►

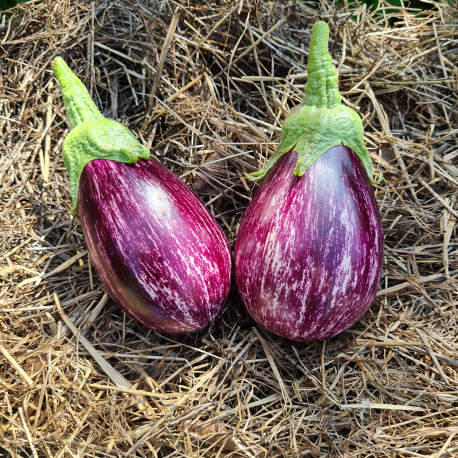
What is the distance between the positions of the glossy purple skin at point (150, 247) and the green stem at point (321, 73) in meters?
0.57

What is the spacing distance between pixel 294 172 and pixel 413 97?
2.92ft

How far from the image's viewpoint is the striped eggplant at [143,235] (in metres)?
1.54

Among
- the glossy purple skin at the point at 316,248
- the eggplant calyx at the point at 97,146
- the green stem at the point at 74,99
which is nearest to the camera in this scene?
the glossy purple skin at the point at 316,248

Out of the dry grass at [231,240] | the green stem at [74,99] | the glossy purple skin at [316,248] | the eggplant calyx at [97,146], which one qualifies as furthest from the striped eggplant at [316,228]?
the green stem at [74,99]

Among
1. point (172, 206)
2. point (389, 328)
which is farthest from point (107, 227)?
point (389, 328)

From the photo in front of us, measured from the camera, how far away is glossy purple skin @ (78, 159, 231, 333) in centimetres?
153

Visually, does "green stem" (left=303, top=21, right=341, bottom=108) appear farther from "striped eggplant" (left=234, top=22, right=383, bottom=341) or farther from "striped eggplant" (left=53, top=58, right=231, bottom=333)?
"striped eggplant" (left=53, top=58, right=231, bottom=333)

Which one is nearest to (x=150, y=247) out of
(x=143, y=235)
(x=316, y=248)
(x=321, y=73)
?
(x=143, y=235)

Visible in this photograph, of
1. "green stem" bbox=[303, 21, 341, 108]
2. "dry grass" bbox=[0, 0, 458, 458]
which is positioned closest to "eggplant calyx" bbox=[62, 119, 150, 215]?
"dry grass" bbox=[0, 0, 458, 458]

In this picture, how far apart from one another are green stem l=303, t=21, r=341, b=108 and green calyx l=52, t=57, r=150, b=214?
23.9 inches

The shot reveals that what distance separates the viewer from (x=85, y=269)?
1.93 m

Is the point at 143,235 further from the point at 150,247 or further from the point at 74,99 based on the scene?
the point at 74,99

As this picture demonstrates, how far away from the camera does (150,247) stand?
5.01ft

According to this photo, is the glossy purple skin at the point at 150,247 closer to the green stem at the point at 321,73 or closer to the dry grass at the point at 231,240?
the dry grass at the point at 231,240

◄

[EXERCISE PROMPT]: Print the line containing "Out of the dry" and every line after it to the end of the records above, exactly as written, and nothing else.

[RESPONSE TO THE EXERCISE]:
Out of the dry grass at [231,240] | the green stem at [74,99] | the glossy purple skin at [316,248] | the eggplant calyx at [97,146], which one qualifies as furthest from the striped eggplant at [316,228]?
the green stem at [74,99]

Among
1. point (172, 206)
2. point (389, 328)
which is farthest from point (107, 227)?
point (389, 328)

From the photo in front of us, measured from the camera, how far away is glossy purple skin @ (78, 159, 231, 333) in centimetres?
153

Visually, does "green stem" (left=303, top=21, right=341, bottom=108) appear farther from "striped eggplant" (left=234, top=22, right=383, bottom=341) or farther from "striped eggplant" (left=53, top=58, right=231, bottom=333)?
"striped eggplant" (left=53, top=58, right=231, bottom=333)

Which one is nearest to (x=150, y=247) out of
(x=143, y=235)
(x=316, y=248)
(x=321, y=73)
?
(x=143, y=235)

Visible in this photograph, of
1. "green stem" bbox=[303, 21, 341, 108]
2. "dry grass" bbox=[0, 0, 458, 458]
which is positioned closest to "eggplant calyx" bbox=[62, 119, 150, 215]?
"dry grass" bbox=[0, 0, 458, 458]

In this picture, how far apart from one another are green stem l=303, t=21, r=341, b=108 and green calyx l=52, t=57, r=150, b=214?
23.9 inches

The shot reveals that what distance separates the viewer from (x=85, y=269)?
1.93 m

Is the point at 143,235 further from the point at 150,247 or further from the point at 74,99 based on the scene?
the point at 74,99

As this picture demonstrates, how far away from the camera does (150,247) stand?
5.01ft

According to this photo, is the glossy purple skin at the point at 150,247 closer to the green stem at the point at 321,73 or closer to the dry grass at the point at 231,240?
the dry grass at the point at 231,240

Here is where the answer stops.